Text shown
******

National stock exchange (NSE) or Nifty 50: The Nifty 50 is a benchmark of the Indian stock market index that represents the weighted average of 50 of the largest Indian companies listed on the National Stock Exchange. The top 50 companies make up almost 90% of GDP (Gross domestic product).
Investing in stocks can create a considerable amount of wealth for a safe and secure future.
Index investing is a trading technique of utilizing index funds for building a portfolio. Index funds can be mutual funds or exchange-traded funds (ETFs.) They are built by financial firms to mimic a specific financial index. There are two leading stock indices in India: the Nifty 50 index and the Sensex. The companies are ranked based on the concept of market capitalization (M Cap). Index investing is a better form of investing for a no-nothing investor.
M Cap= No. of shares X Price of Share
Note: Always never judge a company by its share price. One needs to always check for MCap and how the companies are ranked.
A brief insight on mutual funds
Mutual funds are professionally managed investment funds that pool up the money from many investors to purchase securities Securities and Exchange Board of India (SEBI) has classified mutual funds into four classes:
- Debt fund: A debt fund is like a mutual fund. It is an investment pool in which the core holdings compromise fixed investments.
- ELSS (Equity linked saving scheme): It is a diversified saving scheme with a locking period of three consecutive years. If one invests money in this, one can attain a tax exemption of up to 1.5 lakh annually.
- Hybrid: The hybrid fund is based on the debt fund and the available equity. Its main aim is to minimize risks and maximize profits. One can follow the systemic reinvestment plan and gain profits.
- Equity: In finance, equity is the ownership of assets that may have debts or other liabilities attached to them. Equity funds are investments which are principally invested in stocks. Equity is again divided into Large-cap funds, Small-cap funds and Medium-cap funds.
What returns are good?
Any investment that beats the inflation rate is termed a really good investment.
Never invest in equity, if that money is needed in less than 5 yrs. Equity has fluctuations and the market is never a straight line. For more than 5 yrs, equity is the best investment one can opt for.

******

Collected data

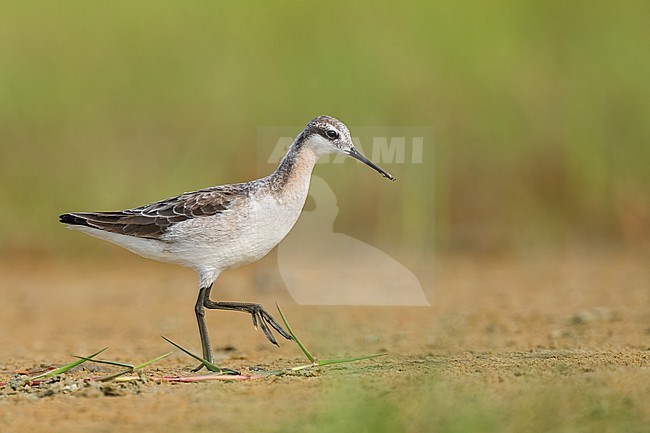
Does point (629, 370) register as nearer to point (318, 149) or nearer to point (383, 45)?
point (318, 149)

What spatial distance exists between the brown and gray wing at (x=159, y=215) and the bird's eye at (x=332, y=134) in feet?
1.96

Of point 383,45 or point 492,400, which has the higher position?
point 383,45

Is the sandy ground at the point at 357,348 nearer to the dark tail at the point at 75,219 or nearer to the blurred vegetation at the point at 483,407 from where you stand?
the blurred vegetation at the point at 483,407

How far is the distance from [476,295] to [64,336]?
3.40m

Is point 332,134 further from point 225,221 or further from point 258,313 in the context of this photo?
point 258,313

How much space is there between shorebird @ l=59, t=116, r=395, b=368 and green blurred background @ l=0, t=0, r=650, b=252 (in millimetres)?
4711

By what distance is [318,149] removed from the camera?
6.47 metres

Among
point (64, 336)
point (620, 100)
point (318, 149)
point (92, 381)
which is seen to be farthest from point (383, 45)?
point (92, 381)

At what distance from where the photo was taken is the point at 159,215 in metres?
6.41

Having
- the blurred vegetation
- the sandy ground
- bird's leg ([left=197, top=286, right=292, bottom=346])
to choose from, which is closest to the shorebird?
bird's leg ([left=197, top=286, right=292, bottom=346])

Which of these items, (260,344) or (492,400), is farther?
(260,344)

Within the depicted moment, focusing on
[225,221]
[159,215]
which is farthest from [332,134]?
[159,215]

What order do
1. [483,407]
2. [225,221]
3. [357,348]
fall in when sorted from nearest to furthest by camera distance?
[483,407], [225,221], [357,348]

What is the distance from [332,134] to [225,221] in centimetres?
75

******

Tasks to perform
A) In the investing text, what is the locking period of an ELSS?
B) Pick up the investing text where it ends and write what comes next.
The rows are separate material and have no connection to the investing text.

Responses by item number
A) Three consecutive years.

B)
Compound annual growth rate (CAGR): It measures an investment’s annual growth rate over a period of time, assuming profits are reinvested at the end of each year. The amount invested at maximum CAGR can produce great amount of wealth in the long term. Few billionaires opt for such risky investments.
Pre-requisites for investing
- Term insurance: Invest in a term insurance plan for a family to be secure. Buy a term insurance plan and not ULIPs.
- Health insurance: Buy a safe and secure health insurance plan for a safe future for your family. One can opt for a cheap insurance plan even attain a tax exemption.
- Emergency Funds: Invest at least six months of salary parked in as a fixed deposit which can help in securing your family until one attains another job or safe way of gaining money. eg: Loss of income fund, home repair fund.
Investment plans such as Direct and Regular Mutual Funds are another type of investment plan where one can also invest in stock markets. Paytm, ET Money and Groww are a few apps available where one can invest in direct mutual funds. Regular mutual funds can be opted for if the individual has no time and the brokers are involved in it. Auto Fixed Deposit account is another way of investing which can be opted for by a busy person.
Financial literacy is essential for doctors that could guide them personally and professionally, especially in long-term investments and safeguards their future. An individual can stay happy and peaceful if they possess enough wealth for future generations. Always try to invest smartly and learn the techniques where money generates more money and make a smart investment such that it beats the inflation rate to resolve all major issues.